January 03, 2013
New York Magazine
Big-Ticket Sales the Big News in Manhattan Real Estate
by S. Jhoanna Robledo
If it seems as if jaw-dropping, multi-million-dollar properties dominated the real-estate market last year, it’s because they did. According to Streeteasy.com, which released its fourth-quarter market survey today along with the city’s biggest real-estate firms, 44 properties priced above $10 million went into contract from October to December, a jump of 142 percent from a year earlier. Juxtapose that against listings asking less than $500,000, which saw a still healthy but comparatively more sedate 9.8 percent increase in contract activity. (Per Brown Harris Stevens, 23 apartments closed at over $10 million this past quarter, too, compared to 16 in 2011.) In fact, 644 properties priced over $10 million were put up for sale last year, the highest total in a half-decade.

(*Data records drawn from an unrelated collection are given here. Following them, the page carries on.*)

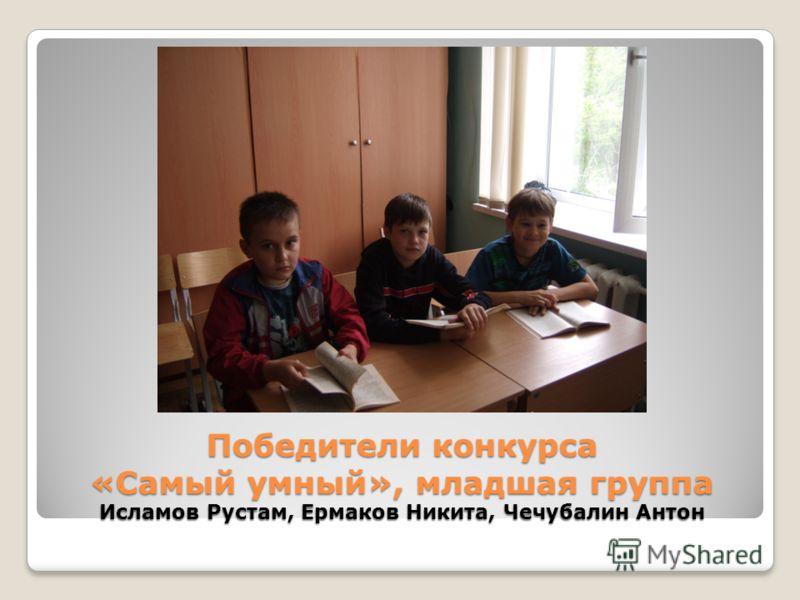 Победители конкурса «Самый умный», младшая группа Исламов Рустам, Ермаков Никита, Чечубалин Антон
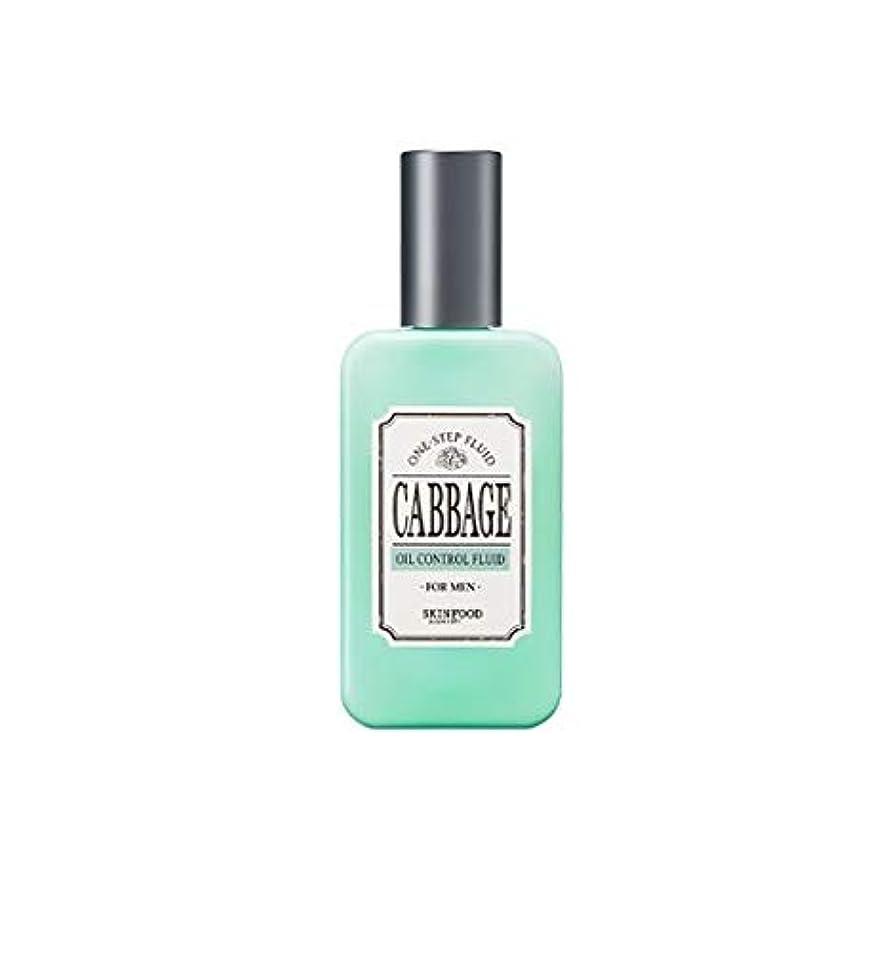 ファイバ公使館夜Skinfood 男性用キャベツオイルコントロールフルイド/Cabbage Oil Control Fluid for Men 125ml [並行輸入品]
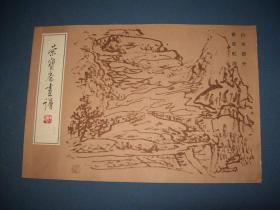 荣宝斋画谱--二十三(23)--黄宾虹绘 山水部分--横8开87年一版一印
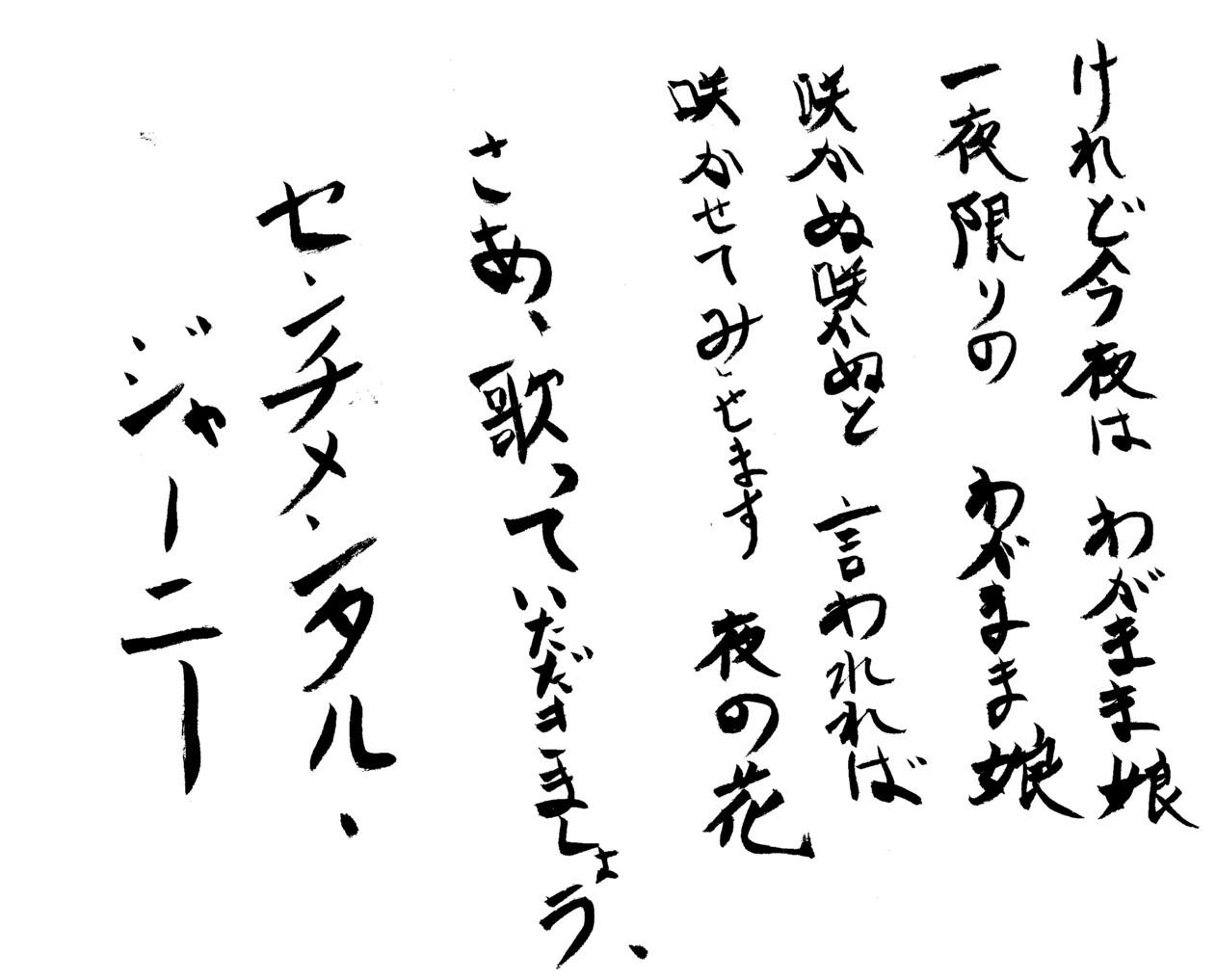 hamamura02.jpg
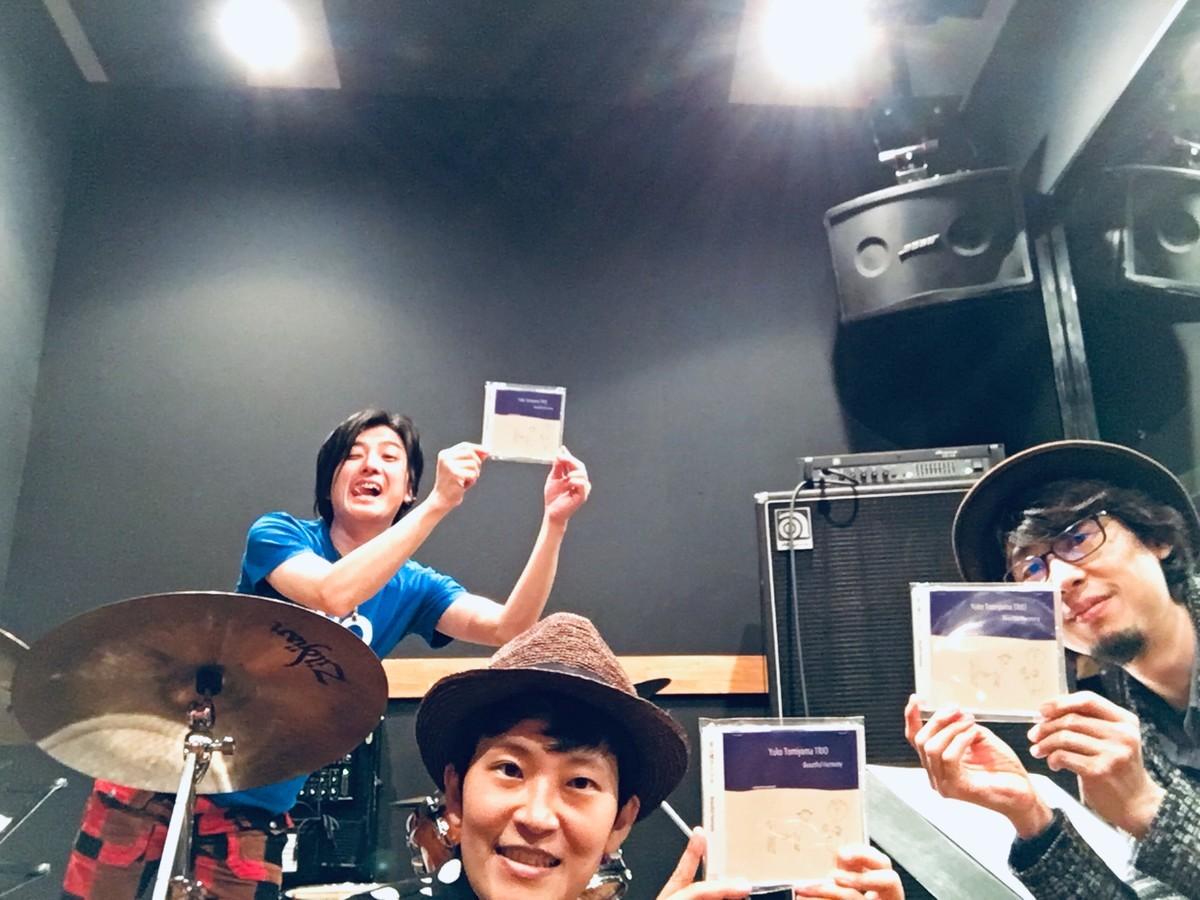 f:id:ytomiyama:20190426140119j:plain
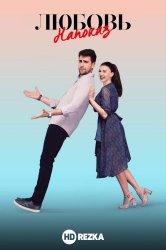 Смотреть Любовь напоказ онлайн в HD качестве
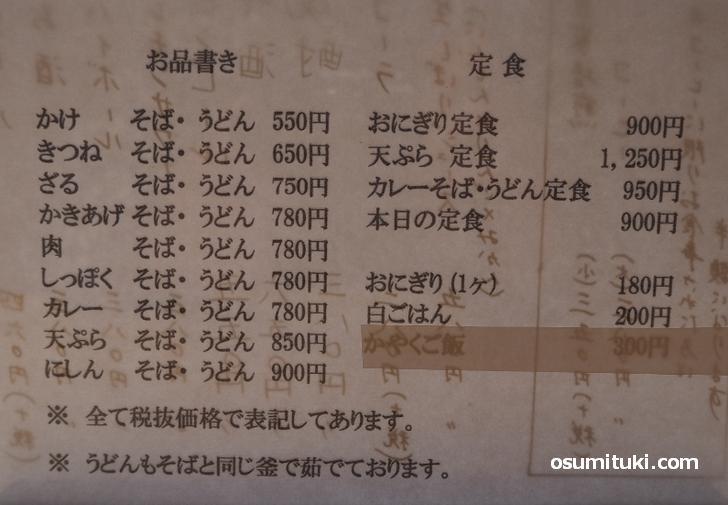 メニュー(そばカフェ萬長)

“[The] high-end market often defies market principles,” says Streeteasy’s Sofia Song. “It’s more driven by foreign demand and by people looking to park their money.” Halstead Property’s Diane Ramirez chalks up the flurry of luxury activity to timing. Sellers, who made themselves scarce in the downturn, are returning to the market as one big-ticket property after another fetches record-breaking prices. In other news, it looks like this increasingly robust residential real-estate market is here to stay, at least for a while. According to Prudential Douglas Elliman’s report, prepared by the appraisal firm Miller Samuel, sales climbed 29.2 percent (to 2,598 transactions) from the same period in 2011; the average sales price is up ever-so-slightly (1.1 percent) to $1,461,473. Meanwhile, inventory is at an all-time low, which could drive prices even higher this year. (The Corcoran Group reports that inventory has shrunk for the fourth consecutive quarter and is at its lowest in seven years.) Apartments are selling faster, too: Halstead Property found that apartments sold at an average of 114 days compared to 123 days in the fourth quarter of 2011. “For the last three years now since the recession, I have been each year cautiously optimistic,” says Ramirez. “This is the first year I am truly optimistic. All our indicators going into 2013 are positive.”